As Carol Hill appears not to want to take it to Appeal, that is the end of this case. However, the political ramifications will carry on because now it looks like any employee who discovers wrong doing, especially abuse against children being covered up, is unable to go to the police without it being gross misconduct. The culpability ought to be in keeping quiet, not in talking.

Come on Michael Gove and Eric Pickles, get yer fingers out. This wants sorting. We can't have a big society if people like Mrs Hill aren't allowed to volunteer and exercise their role in child protection. Even Ed Balls - even Ed Balls - knew this case was rotten and wrote to the school to say so.

There is a way, via the admirable Anna Raccoon, to register support for Carol Hill and to wish her well and give her a pat on the back. Send her the equivalent of a box of chocs, more if you can afford it.

Update: Anna is still accepting donations to pass on to Carol Hill.


8 comments:

JuliaM said...

"Even Ed Balls - even Ed Balls - knew this case was rotten and wrote to the school to say so."

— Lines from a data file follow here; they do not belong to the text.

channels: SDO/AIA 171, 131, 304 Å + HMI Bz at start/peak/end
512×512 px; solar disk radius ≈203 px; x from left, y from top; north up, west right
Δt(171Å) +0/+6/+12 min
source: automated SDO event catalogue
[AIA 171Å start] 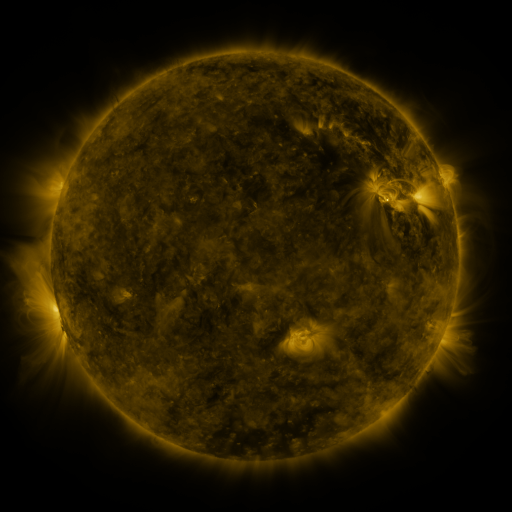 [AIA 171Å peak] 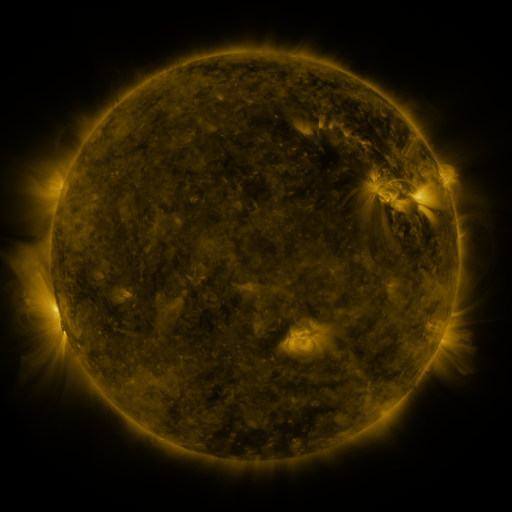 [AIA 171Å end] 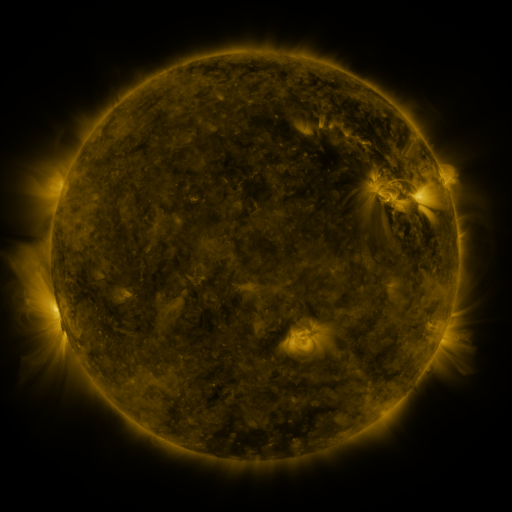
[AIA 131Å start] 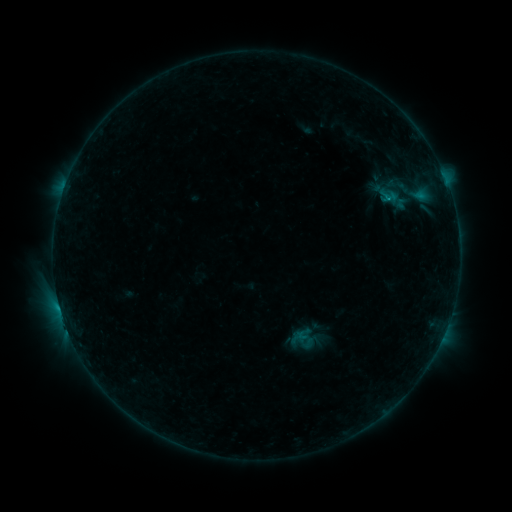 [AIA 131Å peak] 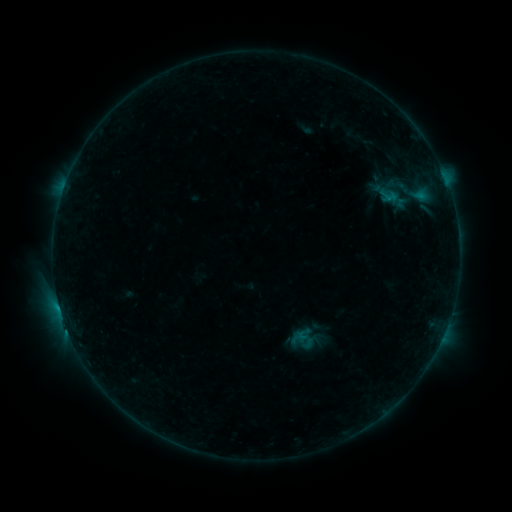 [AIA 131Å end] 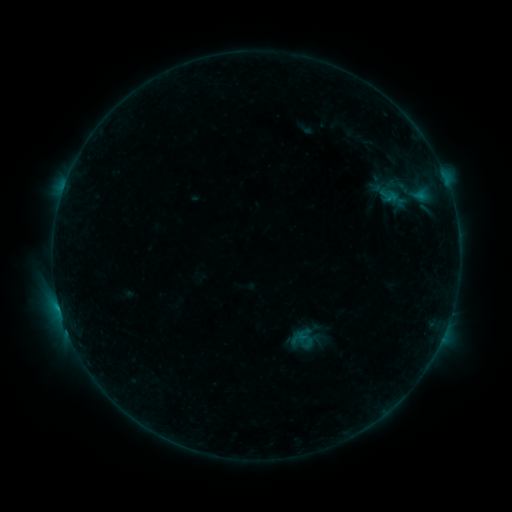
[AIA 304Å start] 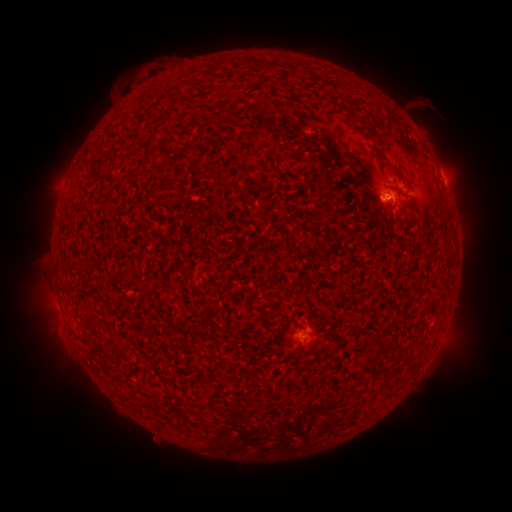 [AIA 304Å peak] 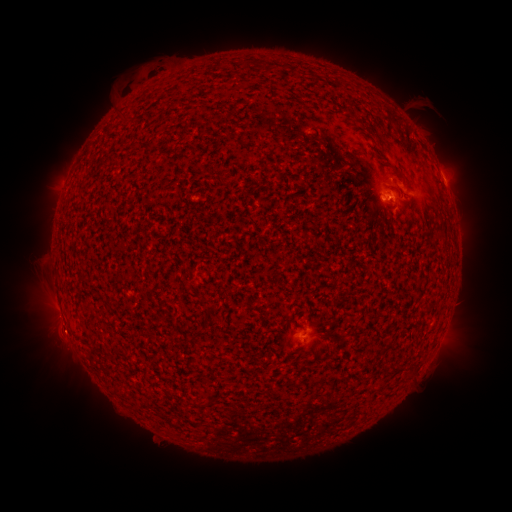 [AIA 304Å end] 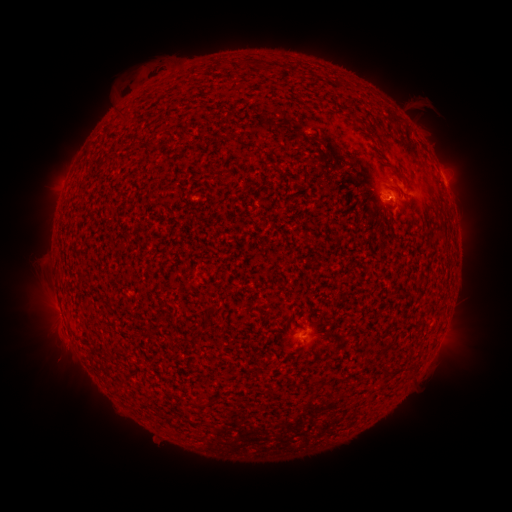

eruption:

If ever there was a telling phrase...

lilith said...

I hope you copied this to Mr Gove. Or sent him a link.

Woman on a Raft said...

Funnily enough, yes, I was going to boil up a summary, but I'm going about it in a warning way. He's bound to be preoccupied with the free schools.

Here the church school and education authority were so united that they could even tell Ed Balls to mind his own beeswax.

gildas said...

Great post

Woman on a Raft said...

Thank you Gildas. Both the case of Katherine Birbalsingh and this one involve church - CoE - schools where there are whole libraries full of books about truth and justice and upholding the weak against the strong. Fat lot of difference it made.

It's a basic problem, though, that any individual parent is weak compared to the school structure. I've watched complaints in both the state and private sectors. In general, a parent has a better chance in the state system because there is usually less collusion between the professionals, but it still happens. It's a matter of degree rather than one being different to the other.

This is one of the banana skins whch Gove will find in the path of his free schools. We are going to need a ferociously independent arbitrator to stamp out cases where either the head has acted out of vanity or where the parents don't accept that little poppet is a liability.

banned said...

I've been following this story since it broke; the Telegraph has been scathing of the whole thing.

Pagan said...

It's now months later; the shool trundles on without Mrs Hill. A true Christian school would surely tell us this whole truth they allude to, rather than make a few enigmatic remarks, alongside silence about some of those involved. My experience shows that professionals right across the board NEVER agree - until a defensive story has to be told.

Woman on a Raft said...

One of the down-sides of more independent schools is that there are often either fights or back-scratching between the heads and governors, representing both ends of the spectrum where the adults stop serving the interests of the children and start running the place to suit their own private squabbles.

No school is immune from this - it seems to be human nature and bears no relation to the intellectual capacities of the adults - but the state schools have a slightly better control mechanism because there are more authorities which can force themselves in to the dispute who don't have children at the school and therefore don't have a dog in the fight.

Sadly, being Christian is no proof against this. I've seen absolutely rotten behaviour by the adults in a cathedral school.

They should all be ashamed of themselves. They won't be.